#### INSTRUCTIONS TO FOLLOW
Would you repeat all of the records underneath, exactly as written?

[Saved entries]
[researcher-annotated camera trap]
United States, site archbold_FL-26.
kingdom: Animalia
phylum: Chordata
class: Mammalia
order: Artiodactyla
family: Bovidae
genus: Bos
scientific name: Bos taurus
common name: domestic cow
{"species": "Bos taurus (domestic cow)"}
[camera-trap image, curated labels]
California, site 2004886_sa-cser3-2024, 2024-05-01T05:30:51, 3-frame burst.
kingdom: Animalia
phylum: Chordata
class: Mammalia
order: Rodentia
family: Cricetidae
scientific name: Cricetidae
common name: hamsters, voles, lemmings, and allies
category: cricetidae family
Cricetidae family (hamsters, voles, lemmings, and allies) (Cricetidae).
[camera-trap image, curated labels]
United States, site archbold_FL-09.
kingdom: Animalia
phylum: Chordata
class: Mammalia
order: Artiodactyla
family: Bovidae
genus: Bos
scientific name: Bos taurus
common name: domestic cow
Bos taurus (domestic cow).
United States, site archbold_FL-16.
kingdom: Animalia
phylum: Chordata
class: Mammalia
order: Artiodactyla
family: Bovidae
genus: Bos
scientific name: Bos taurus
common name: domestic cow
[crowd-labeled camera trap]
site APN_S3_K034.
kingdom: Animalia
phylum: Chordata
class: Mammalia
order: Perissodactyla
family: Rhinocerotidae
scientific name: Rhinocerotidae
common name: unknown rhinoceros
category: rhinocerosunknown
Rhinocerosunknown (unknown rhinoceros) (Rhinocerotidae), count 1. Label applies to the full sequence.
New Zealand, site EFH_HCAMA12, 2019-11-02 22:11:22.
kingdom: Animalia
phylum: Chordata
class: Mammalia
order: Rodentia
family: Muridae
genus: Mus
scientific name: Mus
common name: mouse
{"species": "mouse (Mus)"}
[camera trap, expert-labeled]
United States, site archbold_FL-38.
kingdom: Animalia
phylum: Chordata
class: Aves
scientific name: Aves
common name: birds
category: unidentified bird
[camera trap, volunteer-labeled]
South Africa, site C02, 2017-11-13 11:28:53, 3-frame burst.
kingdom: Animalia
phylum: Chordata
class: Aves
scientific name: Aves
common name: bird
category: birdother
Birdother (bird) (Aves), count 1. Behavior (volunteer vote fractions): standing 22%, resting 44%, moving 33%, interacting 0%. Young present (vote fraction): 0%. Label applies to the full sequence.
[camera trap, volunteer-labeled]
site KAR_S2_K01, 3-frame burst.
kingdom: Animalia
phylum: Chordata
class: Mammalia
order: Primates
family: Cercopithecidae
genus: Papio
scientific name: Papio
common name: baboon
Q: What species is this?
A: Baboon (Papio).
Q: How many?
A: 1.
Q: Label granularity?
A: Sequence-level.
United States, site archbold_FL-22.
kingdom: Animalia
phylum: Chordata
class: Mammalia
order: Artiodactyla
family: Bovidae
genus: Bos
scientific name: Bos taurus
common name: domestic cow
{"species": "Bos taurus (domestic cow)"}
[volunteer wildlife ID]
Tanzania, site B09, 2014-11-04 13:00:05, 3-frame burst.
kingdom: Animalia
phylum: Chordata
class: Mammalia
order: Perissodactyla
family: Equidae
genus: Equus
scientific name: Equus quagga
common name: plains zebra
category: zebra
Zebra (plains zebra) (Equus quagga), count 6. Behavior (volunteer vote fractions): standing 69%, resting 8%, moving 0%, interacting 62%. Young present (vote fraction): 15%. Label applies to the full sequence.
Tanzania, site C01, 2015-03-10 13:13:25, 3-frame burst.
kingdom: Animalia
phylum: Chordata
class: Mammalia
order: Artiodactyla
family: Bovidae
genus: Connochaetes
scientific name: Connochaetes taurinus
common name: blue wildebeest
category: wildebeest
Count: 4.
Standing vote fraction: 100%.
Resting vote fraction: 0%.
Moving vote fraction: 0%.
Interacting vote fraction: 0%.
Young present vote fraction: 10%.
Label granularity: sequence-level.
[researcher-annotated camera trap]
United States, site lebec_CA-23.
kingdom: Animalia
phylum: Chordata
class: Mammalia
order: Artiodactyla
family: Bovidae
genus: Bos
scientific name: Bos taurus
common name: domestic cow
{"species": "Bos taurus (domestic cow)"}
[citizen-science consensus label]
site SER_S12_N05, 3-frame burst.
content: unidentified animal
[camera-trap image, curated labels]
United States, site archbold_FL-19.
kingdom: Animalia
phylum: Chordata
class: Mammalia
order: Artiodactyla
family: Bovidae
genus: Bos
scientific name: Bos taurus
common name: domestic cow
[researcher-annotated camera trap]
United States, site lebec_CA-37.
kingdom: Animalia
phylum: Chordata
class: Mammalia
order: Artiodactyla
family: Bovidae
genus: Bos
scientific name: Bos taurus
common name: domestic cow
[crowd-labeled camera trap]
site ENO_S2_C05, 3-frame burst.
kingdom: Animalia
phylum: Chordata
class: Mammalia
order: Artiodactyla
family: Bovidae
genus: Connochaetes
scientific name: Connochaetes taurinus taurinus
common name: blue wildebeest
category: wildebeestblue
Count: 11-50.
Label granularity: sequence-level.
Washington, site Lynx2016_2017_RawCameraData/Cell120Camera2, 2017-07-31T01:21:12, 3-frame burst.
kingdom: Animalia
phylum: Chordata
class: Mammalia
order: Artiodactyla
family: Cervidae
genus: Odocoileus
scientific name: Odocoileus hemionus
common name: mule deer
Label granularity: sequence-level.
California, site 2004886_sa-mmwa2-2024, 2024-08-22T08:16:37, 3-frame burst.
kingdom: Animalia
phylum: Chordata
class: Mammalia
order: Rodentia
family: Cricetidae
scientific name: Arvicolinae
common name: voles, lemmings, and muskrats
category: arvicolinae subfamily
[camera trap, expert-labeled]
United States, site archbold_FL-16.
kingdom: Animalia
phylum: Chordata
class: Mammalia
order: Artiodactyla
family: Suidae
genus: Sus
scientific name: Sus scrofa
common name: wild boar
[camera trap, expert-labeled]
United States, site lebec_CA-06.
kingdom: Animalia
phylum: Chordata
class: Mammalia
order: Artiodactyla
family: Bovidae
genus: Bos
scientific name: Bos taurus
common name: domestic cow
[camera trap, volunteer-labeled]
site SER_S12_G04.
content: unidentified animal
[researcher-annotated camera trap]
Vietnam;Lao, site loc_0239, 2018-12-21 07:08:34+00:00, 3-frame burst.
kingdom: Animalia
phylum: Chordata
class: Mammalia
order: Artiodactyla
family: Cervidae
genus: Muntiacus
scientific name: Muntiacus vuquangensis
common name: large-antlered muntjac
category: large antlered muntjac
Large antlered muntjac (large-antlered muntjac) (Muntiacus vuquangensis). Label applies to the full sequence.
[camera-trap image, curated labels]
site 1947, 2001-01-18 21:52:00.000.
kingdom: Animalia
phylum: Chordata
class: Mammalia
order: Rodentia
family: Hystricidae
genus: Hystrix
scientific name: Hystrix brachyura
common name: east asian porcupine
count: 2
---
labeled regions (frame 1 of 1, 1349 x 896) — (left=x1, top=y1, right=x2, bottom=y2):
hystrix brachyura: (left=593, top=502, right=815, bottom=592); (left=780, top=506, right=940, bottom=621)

#### ANSWER SPACE
[researcher-annotated camera trap]
United States, site archbold_FL-26.
kingdom: Animalia
phylum: Chordata
class: Mammalia
order: Artiodactyla
family: Bovidae
genus: Bos
scientific name: Bos taurus
common name: domestic cow
{"species": "Bos taurus (domestic cow)"}
[camera-trap image, curated labels]
California, site 2004886_sa-cser3-2024, 2024-05-01T05:30:51, 3-frame burst.
kingdom: Animalia
phylum: Chordata
class: Mammalia
order: Rodentia
family: Cricetidae
scientific name: Cricetidae
common name: hamsters, voles, lemmings, and allies
category: cricetidae family
Cricetidae family (hamsters, voles, lemmings, and allies) (Cricetidae).
[camera-trap image, curated labels]
United States, site archbold_FL-09.
kingdom: Animalia
phylum: Chordata
class: Mammalia
order: Artiodactyla
family: Bovidae
genus: Bos
scientific name: Bos taurus
common name: domestic cow
Bos taurus (domestic cow).
United States, site archbold_FL-16.
kingdom: Animalia
phylum: Chordata
class: Mammalia
order: Artiodactyla
family: Bovidae
genus: Bos
scientific name: Bos taurus
common name: domestic cow
[crowd-labeled camera trap]
site APN_S3_K034.
kingdom: Animalia
phylum: Chordata
class: Mammalia
order: Perissodactyla
family: Rhinocerotidae
scientific name: Rhinocerotidae
common name: unknown rhinoceros
category: rhinocerosunknown
Rhinocerosunknown (unknown rhinoceros) (Rhinocerotidae), count 1. Label applies to the full sequence.
New Zealand, site EFH_HCAMA12, 2019-11-02 22:11:22.
kingdom: Animalia
phylum: Chordata
class: Mammalia
order: Rodentia
family: Muridae
genus: Mus
scientific name: Mus
common name: mouse
{"species": "mouse (Mus)"}
[camera trap, expert-labeled]
United States, site archbold_FL-38.
kingdom: Animalia
phylum: Chordata
class: Aves
scientific name: Aves
common name: birds
category: unidentified bird
[camera trap, volunteer-labeled]
South Africa, site C02, 2017-11-13 11:28:53, 3-frame burst.
kingdom: Animalia
phylum: Chordata
class: Aves
scientific name: Aves
common name: bird
category: birdother
Birdother (bird) (Aves), count 1. Behavior (volunteer vote fractions): standing 22%, resting 44%, moving 33%, interacting 0%. Young present (vote fraction): 0%. Label applies to the full sequence.
[camera trap, volunteer-labeled]
site KAR_S2_K01, 3-frame burst.
kingdom: Animalia
phylum: Chordata
class: Mammalia
order: Primates
family: Cercopithecidae
genus: Papio
scientific name: Papio
common name: baboon
Q: What species is this?
A: Baboon (Papio).
Q: How many?
A: 1.
Q: Label granularity?
A: Sequence-level.
United States, site archbold_FL-22.
kingdom: Animalia
phylum: Chordata
class: Mammalia
order: Artiodactyla
family: Bovidae
genus: Bos
scientific name: Bos taurus
common name: domestic cow
{"species": "Bos taurus (domestic cow)"}
[volunteer wildlife ID]
Tanzania, site B09, 2014-11-04 13:00:05, 3-frame burst.
kingdom: Animalia
phylum: Chordata
class: Mammalia
order: Perissodactyla
family: Equidae
genus: Equus
scientific name: Equus quagga
common name: plains zebra
category: zebra
Zebra (plains zebra) (Equus quagga), count 6. Behavior (volunteer vote fractions): standing 69%, resting 8%, moving 0%, interacting 62%. Young present (vote fraction): 15%. Label applies to the full sequence.
Tanzania, site C01, 2015-03-10 13:13:25, 3-frame burst.
kingdom: Animalia
phylum: Chordata
class: Mammalia
order: Artiodactyla
family: Bovidae
genus: Connochaetes
scientific name: Connochaetes taurinus
common name: blue wildebeest
category: wildebeest
Count: 4.
Standing vote fraction: 100%.
Resting vote fraction: 0%.
Moving vote fraction: 0%.
Interacting vote fraction: 0%.
Young present vote fraction: 10%.
Label granularity: sequence-level.
[researcher-annotated camera trap]
United States, site lebec_CA-23.
kingdom: Animalia
phylum: Chordata
class: Mammalia
order: Artiodactyla
family: Bovidae
genus: Bos
scientific name: Bos taurus
common name: domestic cow
{"species": "Bos taurus (domestic cow)"}
[citizen-science consensus label]
site SER_S12_N05, 3-frame burst.
content: unidentified animal
[camera-trap image, curated labels]
United States, site archbold_FL-19.
kingdom: Animalia
phylum: Chordata
class: Mammalia
order: Artiodactyla
family: Bovidae
genus: Bos
scientific name: Bos taurus
common name: domestic cow
[researcher-annotated camera trap]
United States, site lebec_CA-37.
kingdom: Animalia
phylum: Chordata
class: Mammalia
order: Artiodactyla
family: Bovidae
genus: Bos
scientific name: Bos taurus
common name: domestic cow
[crowd-labeled camera trap]
site ENO_S2_C05, 3-frame burst.
kingdom: Animalia
phylum: Chordata
class: Mammalia
order: Artiodactyla
family: Bovidae
genus: Connochaetes
scientific name: Connochaetes taurinus taurinus
common name: blue wildebeest
category: wildebeestblue
Count: 11-50.
Label granularity: sequence-level.
Washington, site Lynx2016_2017_RawCameraData/Cell120Camera2, 2017-07-31T01:21:12, 3-frame burst.
kingdom: Animalia
phylum: Chordata
class: Mammalia
order: Artiodactyla
family: Cervidae
genus: Odocoileus
scientific name: Odocoileus hemionus
common name: mule deer
Label granularity: sequence-level.
California, site 2004886_sa-mmwa2-2024, 2024-08-22T08:16:37, 3-frame burst.
kingdom: Animalia
phylum: Chordata
class: Mammalia
order: Rodentia
family: Cricetidae
scientific name: Arvicolinae
common name: voles, lemmings, and muskrats
category: arvicolinae subfamily
[camera trap, expert-labeled]
United States, site archbold_FL-16.
kingdom: Animalia
phylum: Chordata
class: Mammalia
order: Artiodactyla
family: Suidae
genus: Sus
scientific name: Sus scrofa
common name: wild boar
[camera trap, expert-labeled]
United States, site lebec_CA-06.
kingdom: Animalia
phylum: Chordata
class: Mammalia
order: Artiodactyla
family: Bovidae
genus: Bos
scientific name: Bos taurus
common name: domestic cow
[camera trap, volunteer-labeled]
site SER_S12_G04.
content: unidentified animal
[researcher-annotated camera trap]
Vietnam;Lao, site loc_0239, 2018-12-21 07:08:34+00:00, 3-frame burst.
kingdom: Animalia
phylum: Chordata
class: Mammalia
order: Artiodactyla
family: Cervidae
genus: Muntiacus
scientific name: Muntiacus vuquangensis
common name: large-antlered muntjac
category: large antlered muntjac
Large antlered muntjac (large-antlered muntjac) (Muntiacus vuquangensis). Label applies to the full sequence.
[camera-trap image, curated labels]
site 1947, 2001-01-18 21:52:00.000.
kingdom: Animalia
phylum: Chordata
class: Mammalia
order: Rodentia
family: Hystricidae
genus: Hystrix
scientific name: Hystrix brachyura
common name: east asian porcupine
count: 2
---
labeled regions (frame 1 of 1, 1349 x 896) — (left=x1, top=y1, right=x2, bottom=y2):
hystrix brachyura: (left=593, top=502, right=815, bottom=592); (left=780, top=506, right=940, bottom=621)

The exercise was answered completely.